Given problem 1 »
Answer these questions from the text on writing custom Autumn parsers:
(a) Which class do you extend to create a custom parser?
(b) How many methods does a custom parser need to implement?
(c) When a parse fails, who is responsible for resetting the input?
Given problem 2 » Proceed with the text on writing custom Autumn parsers, picking up right after its final sentence.

NOTE: This section is outdated and needs to be rewritten/improved.
In A4. Basic Parsers, we presented the basic parsers you'll use frequently to write parsers.
But sometimes you'll need something more specific, and a key point in Autumn's philosophy is that it lets you write your own parsers. This section examines how to do this.
To process the information in this section, you'll need a good understanding of Autumn's basics,
especially as covered in A3. How Autumn Works, and in particular the Parser
and Parse
section.
To create a custom parser in Autumn, you extend the Parser
class.
You'll need to implement four methods:
Javadoc: Parser#doparse
This is the essential method to implement. As exlained in A3, this method is called by
Parser#parse
and does the actualy work (parse
takes care of some book-keeping around the call
to doparse
).
What must Parser#doparse
do at a minimum? Return true if and only if the parse succeeded, and
increment Parse#pos
to point past the input that was matched in case of success. There is no
need to reset the input in case of failure — parse
will take care of it.

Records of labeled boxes

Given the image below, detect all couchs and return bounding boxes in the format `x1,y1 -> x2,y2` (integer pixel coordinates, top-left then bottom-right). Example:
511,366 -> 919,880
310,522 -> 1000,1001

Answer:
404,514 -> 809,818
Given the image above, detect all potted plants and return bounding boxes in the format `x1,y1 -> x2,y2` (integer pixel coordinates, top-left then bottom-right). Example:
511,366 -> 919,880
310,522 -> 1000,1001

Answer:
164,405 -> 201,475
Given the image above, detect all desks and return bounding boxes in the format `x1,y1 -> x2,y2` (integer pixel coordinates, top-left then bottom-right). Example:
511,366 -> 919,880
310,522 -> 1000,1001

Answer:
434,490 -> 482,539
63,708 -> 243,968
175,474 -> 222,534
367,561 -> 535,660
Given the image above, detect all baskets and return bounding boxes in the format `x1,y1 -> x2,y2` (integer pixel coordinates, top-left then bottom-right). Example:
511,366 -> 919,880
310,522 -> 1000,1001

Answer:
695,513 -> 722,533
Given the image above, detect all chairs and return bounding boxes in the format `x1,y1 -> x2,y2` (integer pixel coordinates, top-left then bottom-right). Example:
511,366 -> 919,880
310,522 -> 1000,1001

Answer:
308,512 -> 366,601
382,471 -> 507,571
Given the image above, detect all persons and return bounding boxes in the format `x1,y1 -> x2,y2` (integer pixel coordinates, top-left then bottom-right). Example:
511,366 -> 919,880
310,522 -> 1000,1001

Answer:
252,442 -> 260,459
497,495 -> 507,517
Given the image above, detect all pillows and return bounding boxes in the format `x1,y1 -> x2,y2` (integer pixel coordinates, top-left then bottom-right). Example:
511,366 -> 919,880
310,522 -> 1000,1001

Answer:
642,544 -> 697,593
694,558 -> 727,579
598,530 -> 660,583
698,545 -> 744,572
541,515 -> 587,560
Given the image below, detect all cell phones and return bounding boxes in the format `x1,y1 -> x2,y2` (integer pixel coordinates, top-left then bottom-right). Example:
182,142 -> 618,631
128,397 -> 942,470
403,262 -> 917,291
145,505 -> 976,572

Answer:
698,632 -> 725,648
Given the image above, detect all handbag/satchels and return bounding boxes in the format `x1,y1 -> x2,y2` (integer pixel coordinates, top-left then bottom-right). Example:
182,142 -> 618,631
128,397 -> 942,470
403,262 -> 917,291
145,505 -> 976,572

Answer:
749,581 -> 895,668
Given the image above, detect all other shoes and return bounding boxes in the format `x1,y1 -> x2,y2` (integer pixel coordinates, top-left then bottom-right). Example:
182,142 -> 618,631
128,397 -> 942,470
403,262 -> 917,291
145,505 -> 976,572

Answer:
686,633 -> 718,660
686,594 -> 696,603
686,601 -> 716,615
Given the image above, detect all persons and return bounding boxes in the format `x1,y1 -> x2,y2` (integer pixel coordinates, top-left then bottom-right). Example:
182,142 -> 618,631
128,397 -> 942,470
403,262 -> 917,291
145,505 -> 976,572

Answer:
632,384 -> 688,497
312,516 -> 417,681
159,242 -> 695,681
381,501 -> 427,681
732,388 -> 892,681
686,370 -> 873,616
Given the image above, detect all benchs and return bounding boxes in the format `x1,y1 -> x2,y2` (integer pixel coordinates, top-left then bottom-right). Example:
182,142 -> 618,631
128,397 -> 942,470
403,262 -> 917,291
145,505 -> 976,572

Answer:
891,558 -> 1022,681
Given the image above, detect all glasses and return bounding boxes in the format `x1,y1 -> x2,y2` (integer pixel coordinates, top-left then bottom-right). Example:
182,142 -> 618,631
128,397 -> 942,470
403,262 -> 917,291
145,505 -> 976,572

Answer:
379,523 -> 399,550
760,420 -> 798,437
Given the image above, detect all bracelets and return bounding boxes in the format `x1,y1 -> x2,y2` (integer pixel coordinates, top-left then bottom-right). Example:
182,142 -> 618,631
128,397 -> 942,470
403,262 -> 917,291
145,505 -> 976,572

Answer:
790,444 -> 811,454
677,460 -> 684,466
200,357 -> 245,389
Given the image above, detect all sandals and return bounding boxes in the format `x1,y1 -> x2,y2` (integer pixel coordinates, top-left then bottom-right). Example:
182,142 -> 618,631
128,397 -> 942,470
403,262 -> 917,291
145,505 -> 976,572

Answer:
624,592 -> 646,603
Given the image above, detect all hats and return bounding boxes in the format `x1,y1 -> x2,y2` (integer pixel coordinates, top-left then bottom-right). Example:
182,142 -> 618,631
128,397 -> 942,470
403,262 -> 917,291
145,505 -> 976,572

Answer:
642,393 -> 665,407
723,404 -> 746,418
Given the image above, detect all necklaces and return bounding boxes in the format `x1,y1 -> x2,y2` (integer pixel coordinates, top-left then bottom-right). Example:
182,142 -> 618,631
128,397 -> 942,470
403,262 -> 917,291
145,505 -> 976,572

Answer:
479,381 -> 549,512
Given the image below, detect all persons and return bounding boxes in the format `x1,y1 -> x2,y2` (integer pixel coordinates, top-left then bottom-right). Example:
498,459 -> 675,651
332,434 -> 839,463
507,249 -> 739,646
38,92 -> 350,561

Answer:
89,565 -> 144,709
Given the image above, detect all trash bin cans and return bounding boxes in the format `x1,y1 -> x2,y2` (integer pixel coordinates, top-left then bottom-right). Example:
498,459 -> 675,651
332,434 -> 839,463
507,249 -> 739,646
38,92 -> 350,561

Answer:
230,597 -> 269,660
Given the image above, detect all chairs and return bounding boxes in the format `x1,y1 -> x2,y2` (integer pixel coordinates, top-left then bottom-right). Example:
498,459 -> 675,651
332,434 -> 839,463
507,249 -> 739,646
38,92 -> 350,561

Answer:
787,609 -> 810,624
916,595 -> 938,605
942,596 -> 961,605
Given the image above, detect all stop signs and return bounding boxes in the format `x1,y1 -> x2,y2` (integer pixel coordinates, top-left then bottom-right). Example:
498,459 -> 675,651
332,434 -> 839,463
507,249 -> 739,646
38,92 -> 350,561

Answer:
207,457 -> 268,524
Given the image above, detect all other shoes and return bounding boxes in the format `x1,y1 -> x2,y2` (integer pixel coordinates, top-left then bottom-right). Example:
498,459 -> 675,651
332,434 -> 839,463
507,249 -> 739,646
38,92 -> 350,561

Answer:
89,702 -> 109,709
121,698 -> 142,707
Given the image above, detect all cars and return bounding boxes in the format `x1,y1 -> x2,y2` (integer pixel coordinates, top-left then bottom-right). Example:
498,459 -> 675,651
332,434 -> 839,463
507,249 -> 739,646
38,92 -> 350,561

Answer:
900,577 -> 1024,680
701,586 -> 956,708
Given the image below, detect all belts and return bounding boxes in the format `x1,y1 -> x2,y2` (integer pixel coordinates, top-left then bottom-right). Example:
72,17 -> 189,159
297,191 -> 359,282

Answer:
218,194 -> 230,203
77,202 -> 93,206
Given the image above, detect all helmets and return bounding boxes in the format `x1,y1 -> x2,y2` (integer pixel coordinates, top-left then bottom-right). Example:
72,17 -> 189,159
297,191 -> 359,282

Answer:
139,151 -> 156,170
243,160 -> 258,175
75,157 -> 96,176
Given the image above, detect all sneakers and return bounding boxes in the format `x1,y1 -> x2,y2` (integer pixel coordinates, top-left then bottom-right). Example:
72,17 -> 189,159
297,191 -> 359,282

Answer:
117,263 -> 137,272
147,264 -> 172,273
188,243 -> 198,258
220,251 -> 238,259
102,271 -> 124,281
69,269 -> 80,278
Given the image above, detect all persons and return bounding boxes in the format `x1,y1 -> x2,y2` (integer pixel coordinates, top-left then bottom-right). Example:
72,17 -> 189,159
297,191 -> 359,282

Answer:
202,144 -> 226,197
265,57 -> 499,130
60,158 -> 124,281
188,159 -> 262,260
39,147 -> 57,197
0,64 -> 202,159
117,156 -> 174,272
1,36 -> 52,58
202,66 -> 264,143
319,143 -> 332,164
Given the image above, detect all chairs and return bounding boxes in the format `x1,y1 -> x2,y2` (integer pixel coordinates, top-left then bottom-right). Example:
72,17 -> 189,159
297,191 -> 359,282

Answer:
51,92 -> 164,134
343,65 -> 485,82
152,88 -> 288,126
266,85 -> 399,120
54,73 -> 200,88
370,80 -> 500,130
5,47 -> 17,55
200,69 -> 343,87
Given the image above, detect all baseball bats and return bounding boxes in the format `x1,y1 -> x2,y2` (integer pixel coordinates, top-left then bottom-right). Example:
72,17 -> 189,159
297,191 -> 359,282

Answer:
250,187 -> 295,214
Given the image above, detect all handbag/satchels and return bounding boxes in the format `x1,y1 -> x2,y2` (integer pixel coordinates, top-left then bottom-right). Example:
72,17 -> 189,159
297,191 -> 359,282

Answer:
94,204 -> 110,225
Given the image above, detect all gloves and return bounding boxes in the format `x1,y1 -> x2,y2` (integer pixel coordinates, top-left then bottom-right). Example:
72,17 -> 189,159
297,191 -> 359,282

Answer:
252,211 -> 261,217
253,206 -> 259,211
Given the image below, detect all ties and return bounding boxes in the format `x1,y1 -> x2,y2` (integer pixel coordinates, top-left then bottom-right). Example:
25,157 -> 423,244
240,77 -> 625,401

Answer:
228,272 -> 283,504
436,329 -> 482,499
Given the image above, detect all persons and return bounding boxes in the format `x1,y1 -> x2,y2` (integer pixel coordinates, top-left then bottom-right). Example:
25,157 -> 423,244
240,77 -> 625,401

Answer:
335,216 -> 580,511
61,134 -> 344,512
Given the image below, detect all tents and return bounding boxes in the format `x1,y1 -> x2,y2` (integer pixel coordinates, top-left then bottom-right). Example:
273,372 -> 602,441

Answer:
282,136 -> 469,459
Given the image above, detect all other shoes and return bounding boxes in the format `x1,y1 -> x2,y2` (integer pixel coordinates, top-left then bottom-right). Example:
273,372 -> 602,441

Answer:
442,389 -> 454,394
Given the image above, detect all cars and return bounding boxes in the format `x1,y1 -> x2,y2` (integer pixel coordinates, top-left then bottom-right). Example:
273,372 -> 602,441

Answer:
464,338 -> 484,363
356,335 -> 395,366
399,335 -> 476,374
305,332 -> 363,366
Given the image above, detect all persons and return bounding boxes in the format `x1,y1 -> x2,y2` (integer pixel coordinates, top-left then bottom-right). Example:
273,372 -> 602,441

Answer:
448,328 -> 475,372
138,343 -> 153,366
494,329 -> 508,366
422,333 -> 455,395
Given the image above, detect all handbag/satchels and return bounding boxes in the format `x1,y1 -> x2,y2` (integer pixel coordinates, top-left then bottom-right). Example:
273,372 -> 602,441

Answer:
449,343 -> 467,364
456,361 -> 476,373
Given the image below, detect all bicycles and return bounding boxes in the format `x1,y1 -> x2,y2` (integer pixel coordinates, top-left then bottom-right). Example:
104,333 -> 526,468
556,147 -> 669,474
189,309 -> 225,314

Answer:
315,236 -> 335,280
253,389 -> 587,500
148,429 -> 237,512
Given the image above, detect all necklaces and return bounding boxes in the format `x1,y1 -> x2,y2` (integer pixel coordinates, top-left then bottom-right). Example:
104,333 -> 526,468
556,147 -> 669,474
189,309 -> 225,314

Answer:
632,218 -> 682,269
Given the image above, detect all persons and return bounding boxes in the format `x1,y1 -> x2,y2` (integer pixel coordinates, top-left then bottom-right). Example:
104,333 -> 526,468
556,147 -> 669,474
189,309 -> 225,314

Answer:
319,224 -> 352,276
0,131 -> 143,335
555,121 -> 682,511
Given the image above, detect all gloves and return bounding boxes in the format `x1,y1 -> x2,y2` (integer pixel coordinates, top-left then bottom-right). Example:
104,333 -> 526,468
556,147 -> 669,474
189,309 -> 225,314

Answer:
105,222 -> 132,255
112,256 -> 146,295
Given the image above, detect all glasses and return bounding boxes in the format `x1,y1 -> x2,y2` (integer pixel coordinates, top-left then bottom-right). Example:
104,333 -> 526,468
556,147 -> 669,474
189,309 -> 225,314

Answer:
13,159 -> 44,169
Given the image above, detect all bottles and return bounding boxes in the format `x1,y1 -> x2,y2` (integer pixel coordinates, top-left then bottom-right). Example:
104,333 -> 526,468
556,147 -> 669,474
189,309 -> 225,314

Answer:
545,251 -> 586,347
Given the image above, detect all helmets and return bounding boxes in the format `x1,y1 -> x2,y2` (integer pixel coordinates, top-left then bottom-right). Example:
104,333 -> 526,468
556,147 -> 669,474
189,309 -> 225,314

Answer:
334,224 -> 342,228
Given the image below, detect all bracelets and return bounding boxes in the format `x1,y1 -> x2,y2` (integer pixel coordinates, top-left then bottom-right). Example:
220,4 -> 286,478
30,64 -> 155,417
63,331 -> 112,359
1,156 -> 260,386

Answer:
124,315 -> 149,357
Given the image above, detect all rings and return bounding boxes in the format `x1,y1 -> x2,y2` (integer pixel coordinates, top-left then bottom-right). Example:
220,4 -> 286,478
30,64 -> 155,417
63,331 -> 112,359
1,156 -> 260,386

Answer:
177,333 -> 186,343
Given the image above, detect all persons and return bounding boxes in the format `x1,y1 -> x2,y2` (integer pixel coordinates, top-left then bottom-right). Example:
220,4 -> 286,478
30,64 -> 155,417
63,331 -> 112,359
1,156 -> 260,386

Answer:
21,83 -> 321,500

Exercise response 1 »
(a) The Parser class.
(b) Four.
(c) Parser#parse handles it, so doparse does not need to reset the input.

Exercise response 2 »
Very broadly, we can classify parser as primitive or compound. Compound parsers call sub-parsers
to determine whether they match or not. Primitive parsers, on the other hand, consult the
input directly to determine if a match occurred — using Parse#char_at(index)
,
Parse#object_at(index)
or Parse#match(index, String)
Importantly, parsers must not modify any kind of state outside of what Parse
allows, which is
basically: Parse#pos
(cf. above), Parse#error
(covered later: TODO) and some
operations on Parse#stack
as explained in the documentation for SideEffectingArrayStack
(in
practice you never rarely need to access Parse#stack
directly, instead, use the facilities
explained in A5. Creating an Abstract Syntax Tree (AST)).
It's most certainly an error for doparse
to modify state inside the parser! For two reasons:
- The parser may be shared between multiple parses, which shouldn't affect each other.
- The parser may be backtracked over, in which case the changes it induced should be undone. This is something that cannot be guarded against locally!
(If these two criteria don't apply, maybe it is safe for you to modify the parser. Exercise extreme caution!)
But parse state is actually useful! And in fact Autumn supports it (as well as context-sensitive parsing — the result of using parse state to making parse decisions) via a specific API. This will all be covered in B1. Context-Sensititive (Stateful) Parsing.
Javadoc: Parser#children
This method should return all the sub-parsers that can be directly (not transitively) called by this parser.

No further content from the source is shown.